- **What is asked**
(A) Reproduce the passage on Tauzeni's art from "Her imagery, which" to "independent life journey.", inclusive.
(B) In the passage on Tauzeni's art, list the qualities between which her imagery is said to oscillate.

- **Excerpt to read**
++++++
Her imagery, which oscillates between the surreal, futuristic and dreamy, treats figuration symbolically and conceptually as an environment which suggests a possibility for a different reality – an implicit social commentary. Tauzeni has fought hard to assert her right to be an artist in a family context where single women are seen as adjunct family carers and careers are not validated especially those which don’t have the formality of office hours, and has insisted on the validity of her personal choice and an independent life journey.


Rooted in realities of her life in Zimbabwe, these works are immediately  empathetic, not only to women but to all of us yearning to break out of convention and social expectation. Gender activism is something that has to accommodate her integrity and personal values in the same way as tradition does. This positional drama of the works of Tauzeni is one of emergence. How does one become one true self in dramatically and rapidly changing world. While effortlessly attractive the symbolism of butterflies emerging from cocoons and flowers in her work is deeply resonant of that conversation about personal growth, fragility.
++++++
- **Information shown**
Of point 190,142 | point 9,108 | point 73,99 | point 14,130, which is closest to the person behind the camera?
++++++
- **Outputs by task**
(A)
Her imagery, which oscillates between the surreal, futuristic and dreamy, treats figuration symbolically and conceptually as an environment which suggests a possibility for a different reality – an implicit social commentary. Tauzeni has fought hard to assert her right to be an artist in a family context where single women are seen as adjunct family carers and careers are not validated especially those which don’t have the formality of office hours, and has insisted on the validity of her personal choice and an independent life journey.

(B) surreal, futuristic, dreamy